** Begin Exercise input **

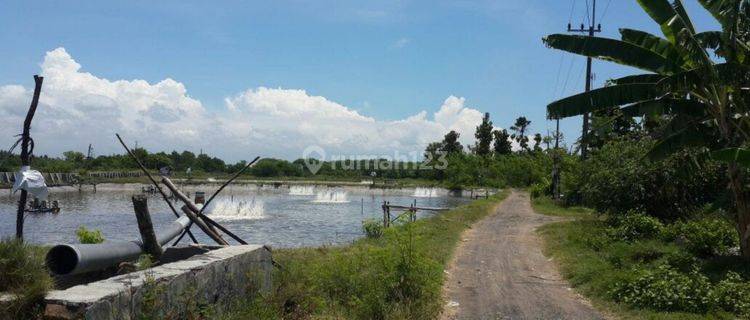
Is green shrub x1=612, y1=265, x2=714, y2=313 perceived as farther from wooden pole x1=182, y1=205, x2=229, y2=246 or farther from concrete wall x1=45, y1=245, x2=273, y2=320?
wooden pole x1=182, y1=205, x2=229, y2=246

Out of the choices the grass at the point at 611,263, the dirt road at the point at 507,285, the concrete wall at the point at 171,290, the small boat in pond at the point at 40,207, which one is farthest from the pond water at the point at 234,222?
the concrete wall at the point at 171,290

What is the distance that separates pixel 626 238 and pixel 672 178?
2964mm

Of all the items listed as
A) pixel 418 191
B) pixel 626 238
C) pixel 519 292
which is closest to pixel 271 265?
pixel 519 292

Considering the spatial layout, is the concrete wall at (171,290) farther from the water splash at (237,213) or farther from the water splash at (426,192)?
the water splash at (426,192)

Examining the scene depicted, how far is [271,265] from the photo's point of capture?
9297mm

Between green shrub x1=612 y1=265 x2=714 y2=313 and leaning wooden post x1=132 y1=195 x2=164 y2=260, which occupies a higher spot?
leaning wooden post x1=132 y1=195 x2=164 y2=260

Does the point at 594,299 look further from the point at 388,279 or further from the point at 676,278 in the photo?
the point at 388,279

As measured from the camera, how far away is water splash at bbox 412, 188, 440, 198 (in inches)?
2687

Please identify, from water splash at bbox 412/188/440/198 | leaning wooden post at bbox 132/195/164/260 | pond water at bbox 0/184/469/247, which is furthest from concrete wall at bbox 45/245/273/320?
water splash at bbox 412/188/440/198

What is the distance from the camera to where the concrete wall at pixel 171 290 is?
4.61 metres

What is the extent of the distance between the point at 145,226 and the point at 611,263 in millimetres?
8851

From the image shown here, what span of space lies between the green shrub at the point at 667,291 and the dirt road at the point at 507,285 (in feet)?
2.21

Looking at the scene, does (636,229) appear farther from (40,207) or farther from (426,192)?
(426,192)

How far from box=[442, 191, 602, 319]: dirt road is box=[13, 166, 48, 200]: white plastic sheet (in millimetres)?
5571
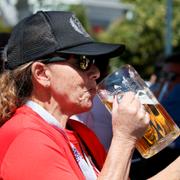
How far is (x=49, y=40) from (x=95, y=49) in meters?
0.17

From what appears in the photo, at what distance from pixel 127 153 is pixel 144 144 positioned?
0.27m

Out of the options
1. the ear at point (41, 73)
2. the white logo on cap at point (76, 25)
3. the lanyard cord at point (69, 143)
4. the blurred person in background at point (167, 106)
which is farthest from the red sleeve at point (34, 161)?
the blurred person in background at point (167, 106)

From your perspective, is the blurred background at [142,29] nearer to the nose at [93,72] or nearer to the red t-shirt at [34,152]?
the nose at [93,72]

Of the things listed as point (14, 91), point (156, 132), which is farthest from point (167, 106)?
point (14, 91)

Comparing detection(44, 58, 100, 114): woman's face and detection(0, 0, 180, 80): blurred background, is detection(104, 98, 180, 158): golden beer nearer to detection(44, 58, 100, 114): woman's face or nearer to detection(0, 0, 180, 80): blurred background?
Result: detection(44, 58, 100, 114): woman's face

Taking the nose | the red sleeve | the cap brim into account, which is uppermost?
the cap brim

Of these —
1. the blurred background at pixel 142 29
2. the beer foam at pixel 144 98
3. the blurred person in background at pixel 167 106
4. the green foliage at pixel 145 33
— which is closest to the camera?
the beer foam at pixel 144 98

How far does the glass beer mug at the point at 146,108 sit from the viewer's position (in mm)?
2018

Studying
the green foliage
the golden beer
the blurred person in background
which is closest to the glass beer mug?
the golden beer

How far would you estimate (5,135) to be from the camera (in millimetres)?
1861

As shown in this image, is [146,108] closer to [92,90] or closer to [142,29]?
[92,90]

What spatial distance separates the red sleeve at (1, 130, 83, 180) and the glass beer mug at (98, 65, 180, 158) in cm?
31

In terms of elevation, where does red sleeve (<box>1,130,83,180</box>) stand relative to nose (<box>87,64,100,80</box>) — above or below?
below

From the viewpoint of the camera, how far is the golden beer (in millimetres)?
2045
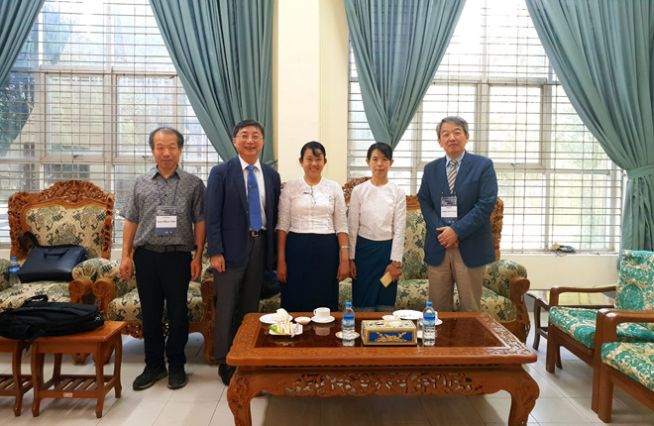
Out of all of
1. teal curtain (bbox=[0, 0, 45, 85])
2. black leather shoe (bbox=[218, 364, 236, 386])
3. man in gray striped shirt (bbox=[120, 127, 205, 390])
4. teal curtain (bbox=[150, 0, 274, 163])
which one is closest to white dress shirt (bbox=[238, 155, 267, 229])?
man in gray striped shirt (bbox=[120, 127, 205, 390])

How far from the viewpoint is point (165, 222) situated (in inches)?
100

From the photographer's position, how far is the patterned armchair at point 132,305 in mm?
2938

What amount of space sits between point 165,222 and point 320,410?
4.27ft

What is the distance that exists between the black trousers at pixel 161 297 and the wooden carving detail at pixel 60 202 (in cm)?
111

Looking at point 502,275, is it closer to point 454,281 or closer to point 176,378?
point 454,281

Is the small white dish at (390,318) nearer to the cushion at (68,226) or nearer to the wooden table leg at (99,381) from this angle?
the wooden table leg at (99,381)

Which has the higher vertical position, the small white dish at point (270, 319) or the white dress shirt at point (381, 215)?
the white dress shirt at point (381, 215)

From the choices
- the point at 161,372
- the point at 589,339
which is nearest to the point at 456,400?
the point at 589,339

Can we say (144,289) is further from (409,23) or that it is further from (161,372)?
(409,23)

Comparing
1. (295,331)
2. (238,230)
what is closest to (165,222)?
(238,230)

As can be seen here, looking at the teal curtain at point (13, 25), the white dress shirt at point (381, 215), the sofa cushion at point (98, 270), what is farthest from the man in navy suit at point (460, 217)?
the teal curtain at point (13, 25)

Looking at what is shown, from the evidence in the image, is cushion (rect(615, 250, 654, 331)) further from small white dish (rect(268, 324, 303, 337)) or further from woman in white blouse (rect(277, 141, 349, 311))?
small white dish (rect(268, 324, 303, 337))

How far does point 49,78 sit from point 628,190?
5.26 m

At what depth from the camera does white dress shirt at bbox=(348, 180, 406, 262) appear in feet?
9.03
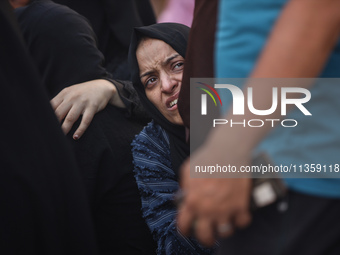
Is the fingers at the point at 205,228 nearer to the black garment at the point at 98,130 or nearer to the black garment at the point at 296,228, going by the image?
the black garment at the point at 296,228

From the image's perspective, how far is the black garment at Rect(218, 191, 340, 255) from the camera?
0.66 meters

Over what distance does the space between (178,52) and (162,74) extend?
0.36 feet

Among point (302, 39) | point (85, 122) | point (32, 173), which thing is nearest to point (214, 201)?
point (302, 39)

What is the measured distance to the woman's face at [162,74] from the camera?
1.80m

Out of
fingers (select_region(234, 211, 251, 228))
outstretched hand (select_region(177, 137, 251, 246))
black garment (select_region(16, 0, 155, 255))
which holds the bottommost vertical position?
black garment (select_region(16, 0, 155, 255))

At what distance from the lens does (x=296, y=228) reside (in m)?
0.67

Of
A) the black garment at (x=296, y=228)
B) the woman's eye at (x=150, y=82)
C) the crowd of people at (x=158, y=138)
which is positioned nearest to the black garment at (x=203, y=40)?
the crowd of people at (x=158, y=138)

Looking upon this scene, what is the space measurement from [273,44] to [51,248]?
0.68m

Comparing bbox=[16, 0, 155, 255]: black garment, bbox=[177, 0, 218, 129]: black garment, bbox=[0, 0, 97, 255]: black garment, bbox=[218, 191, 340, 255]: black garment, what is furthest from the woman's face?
bbox=[218, 191, 340, 255]: black garment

** End Exercise input **

Keep the pictures out of the copy and write out the data exactly as it stands.

• Task response
Is green shrub x1=612, y1=265, x2=714, y2=313 perceived as farther from wooden pole x1=182, y1=205, x2=229, y2=246 or farther from concrete wall x1=45, y1=245, x2=273, y2=320?
wooden pole x1=182, y1=205, x2=229, y2=246

Out of the choices the grass at the point at 611,263, the dirt road at the point at 507,285, the concrete wall at the point at 171,290, the small boat in pond at the point at 40,207, which one is farthest from the pond water at the point at 234,222?
the concrete wall at the point at 171,290

What is the distance that separates pixel 626 238 and pixel 672 178?
2964mm

Of all the items listed as
A) pixel 418 191
B) pixel 626 238
C) pixel 519 292
which is closest to pixel 271 265?
pixel 519 292

Considering the spatial layout, is the concrete wall at (171,290) farther from the water splash at (237,213) or farther from the water splash at (426,192)?
the water splash at (426,192)

Examining the scene depicted, how far is [271,265] from the photo's point of capture?
9297mm

Between green shrub x1=612 y1=265 x2=714 y2=313 and leaning wooden post x1=132 y1=195 x2=164 y2=260, which occupies a higher spot?
leaning wooden post x1=132 y1=195 x2=164 y2=260

Does the point at 594,299 look further from the point at 388,279 or further from the point at 676,278 in the photo?
the point at 388,279

As measured from the camera, how far away is water splash at bbox 412, 188, 440, 198 (in inches)?
2687

Please identify, from water splash at bbox 412/188/440/198 | leaning wooden post at bbox 132/195/164/260 | pond water at bbox 0/184/469/247, which is furthest from concrete wall at bbox 45/245/273/320?
water splash at bbox 412/188/440/198

What is the distance from the camera to where the concrete wall at pixel 171 290 is?
4.61 metres

What is the extent of the distance between the point at 145,226 and the point at 611,263 in millimetres?
8851

From the image shown here, what span of space lies between the green shrub at the point at 667,291 and the dirt road at the point at 507,285 (in feet)?
2.21

Looking at the scene, does (636,229) appear farther from (40,207) or farther from (426,192)?
(426,192)

How far from box=[442, 191, 602, 319]: dirt road is box=[13, 166, 48, 200]: white plastic sheet (in millimetres)?
5571
How far is (x=49, y=40) from (x=95, y=49) in meters?
0.17

From what appears in the photo, at what distance from pixel 127 153 is pixel 144 144 positioned?
0.27m

Out of the options
1. the ear at point (41, 73)
2. the white logo on cap at point (76, 25)
3. the lanyard cord at point (69, 143)
4. the blurred person in background at point (167, 106)
which is farthest from the red sleeve at point (34, 161)?
the blurred person in background at point (167, 106)

From your perspective, is the blurred background at [142,29] nearer to the nose at [93,72] or nearer to the red t-shirt at [34,152]?
the nose at [93,72]

Of the things listed as point (14, 91), point (156, 132), which is farthest from point (167, 106)?
point (14, 91)

Comparing detection(44, 58, 100, 114): woman's face and detection(0, 0, 180, 80): blurred background, is detection(104, 98, 180, 158): golden beer nearer to detection(44, 58, 100, 114): woman's face or nearer to detection(0, 0, 180, 80): blurred background?
Result: detection(44, 58, 100, 114): woman's face

Taking the nose | the red sleeve | the cap brim into account, which is uppermost?
the cap brim

Of these —
1. the blurred background at pixel 142 29
2. the beer foam at pixel 144 98
3. the blurred person in background at pixel 167 106
4. the green foliage at pixel 145 33
— which is closest to the camera?
the beer foam at pixel 144 98

How far does the glass beer mug at the point at 146,108 sit from the viewer's position (in mm)?
2018

Studying
the green foliage
the golden beer
the blurred person in background
which is closest to the glass beer mug?
the golden beer

How far would you estimate (5,135) to be from the camera (in millimetres)?
1861

As shown in this image, is [146,108] closer to [92,90] or closer to [142,29]?
[92,90]

What spatial distance separates the red sleeve at (1, 130, 83, 180) and the glass beer mug at (98, 65, 180, 158) in cm?
31

In terms of elevation, where does red sleeve (<box>1,130,83,180</box>) stand relative to nose (<box>87,64,100,80</box>) — above or below?
below

From the viewpoint of the camera, how far is the golden beer (in millimetres)?
2045
Out of all of
1. teal curtain (bbox=[0, 0, 45, 85])
2. black leather shoe (bbox=[218, 364, 236, 386])
3. man in gray striped shirt (bbox=[120, 127, 205, 390])
4. teal curtain (bbox=[150, 0, 274, 163])
which one is closest to white dress shirt (bbox=[238, 155, 267, 229])?
man in gray striped shirt (bbox=[120, 127, 205, 390])

How far from the viewpoint is point (165, 222) situated (in inches)?
100

From the photographer's position, how far is the patterned armchair at point 132,305 in mm?
2938

What amount of space sits between point 165,222 and point 320,410?
4.27ft

What is the distance that exists between the black trousers at pixel 161 297 and the wooden carving detail at pixel 60 202 (in cm)?
111

Looking at point 502,275, is it closer to point 454,281 or closer to point 176,378?
point 454,281

Is the small white dish at (390,318) nearer to the cushion at (68,226) or nearer to the wooden table leg at (99,381) from this angle?
the wooden table leg at (99,381)

Which has the higher vertical position, the small white dish at point (270, 319) or the white dress shirt at point (381, 215)?
the white dress shirt at point (381, 215)

From the choices
- the point at 161,372
- the point at 589,339
which is nearest to the point at 456,400?
the point at 589,339

Can we say (144,289) is further from (409,23) or that it is further from (161,372)?
(409,23)

Comparing
1. (295,331)
2. (238,230)
what is closest to (165,222)?
(238,230)

As can be seen here, looking at the teal curtain at point (13, 25), the white dress shirt at point (381, 215), the sofa cushion at point (98, 270), what is farthest from the man in navy suit at point (460, 217)?
the teal curtain at point (13, 25)

Looking at what is shown, from the evidence in the image, is cushion (rect(615, 250, 654, 331)) further from small white dish (rect(268, 324, 303, 337)) or further from woman in white blouse (rect(277, 141, 349, 311))?
small white dish (rect(268, 324, 303, 337))

How far does point 49,78 sit from point 628,190?
5.26 m

At what depth from the camera does white dress shirt at bbox=(348, 180, 406, 262) appear in feet?
9.03
Is the fingers at the point at 205,228 nearer to the black garment at the point at 98,130 or nearer to the black garment at the point at 296,228, going by the image?
the black garment at the point at 296,228

From the image's perspective, how far is the black garment at Rect(218, 191, 340, 255) from the camera?
0.66 meters

Over what distance does the space between (178,52) and (162,74) extend?
0.36 feet

Among point (302, 39) | point (85, 122) | point (32, 173), which thing is nearest to point (214, 201)?
point (302, 39)

What is the measured distance to the woman's face at [162,74] from the camera?
1.80m

Out of
fingers (select_region(234, 211, 251, 228))
outstretched hand (select_region(177, 137, 251, 246))
black garment (select_region(16, 0, 155, 255))
which holds the bottommost vertical position?
black garment (select_region(16, 0, 155, 255))

At what distance from the lens does (x=296, y=228) reside (in m)?
0.67

Of
A) the black garment at (x=296, y=228)
B) the woman's eye at (x=150, y=82)
C) the crowd of people at (x=158, y=138)
which is positioned nearest to the black garment at (x=203, y=40)?
the crowd of people at (x=158, y=138)

Looking upon this scene, what is the space measurement from [273,44] to [51,248]?
0.68m

Comparing bbox=[16, 0, 155, 255]: black garment, bbox=[177, 0, 218, 129]: black garment, bbox=[0, 0, 97, 255]: black garment, bbox=[218, 191, 340, 255]: black garment, what is furthest from the woman's face?
bbox=[218, 191, 340, 255]: black garment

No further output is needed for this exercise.